Dokumen Sumber →
━━━━━━

TIRTAPOS.COM – Mahkamah Konstitusi (MK) telah menolak gugatan terkait sistem pelaksanaan pemilu 2024. Dengan demikian, pelaksanaannya akan tetap dilakukan secara terbuka. Keputusan ini diumumkan dalam Putusan Mahkamah Konstitusi bernomor 114/PUU-XIX/2022 yang dibacakan pada Kamis, 15 Juni 2023.
Ketua MK, Anwar Usman, dalam pembacaan putusan tersebut menyampaikan, “Amar putusan, mengadili dalam provisi, menolak permohonan provisi para pemohon, dalam pokok permohonan menolak permohonan para pemohon untuk seluruhnya.” Sepeti dilansir dari tempo.
Sidang ini dihadiri oleh hakim konstitusi Anwar Usman, Saldi Isra, Arief Hidayat, Suhartoyo, Manahan M.P. Sitompul, Enny Nurbaningsih, Daniel Yusmic Pancastaki Foekh, dan Guntur Hamzah.

━━━━━━

Persyaratan → Tulis ulang bagian berita tentang putusan MK mengenai sistem pemilu 2024, mulai dari "Ketua MK, Anwar" dan berakhir pada "dan Guntur Hamzah.". Ganti "Sidang" dengan "Persidangan".

━━━━━━

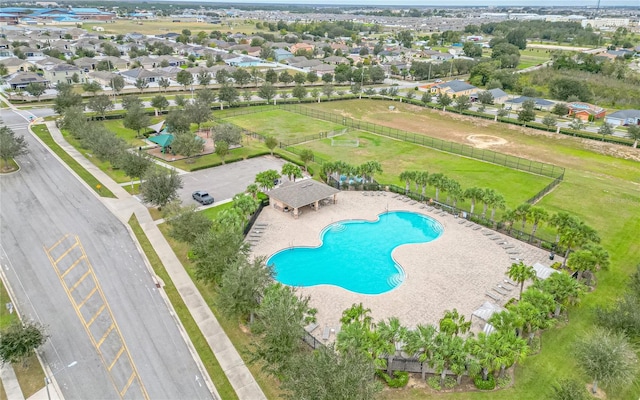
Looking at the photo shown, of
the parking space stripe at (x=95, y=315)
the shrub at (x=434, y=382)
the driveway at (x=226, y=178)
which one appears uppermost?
the shrub at (x=434, y=382)

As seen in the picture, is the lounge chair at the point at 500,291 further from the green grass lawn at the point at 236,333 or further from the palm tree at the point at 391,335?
the green grass lawn at the point at 236,333

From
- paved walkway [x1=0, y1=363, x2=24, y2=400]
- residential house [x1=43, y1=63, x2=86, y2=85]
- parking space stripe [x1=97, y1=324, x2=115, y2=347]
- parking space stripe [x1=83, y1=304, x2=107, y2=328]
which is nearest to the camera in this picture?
paved walkway [x1=0, y1=363, x2=24, y2=400]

━━━━━━

Jawaban Tertulis →
Ketua MK, Anwar Usman, dalam pembacaan putusan tersebut menyampaikan, “Amar putusan, mengadili dalam provisi, menolak permohonan provisi para pemohon, dalam pokok permohonan menolak permohonan para pemohon untuk seluruhnya.” Sepeti dilansir dari tempo.
Persidangan ini dihadiri oleh hakim konstitusi Anwar Usman, Saldi Isra, Arief Hidayat, Suhartoyo, Manahan M.P. Sitompul, Enny Nurbaningsih, Daniel Yusmic Pancastaki Foekh, dan Guntur Hamzah.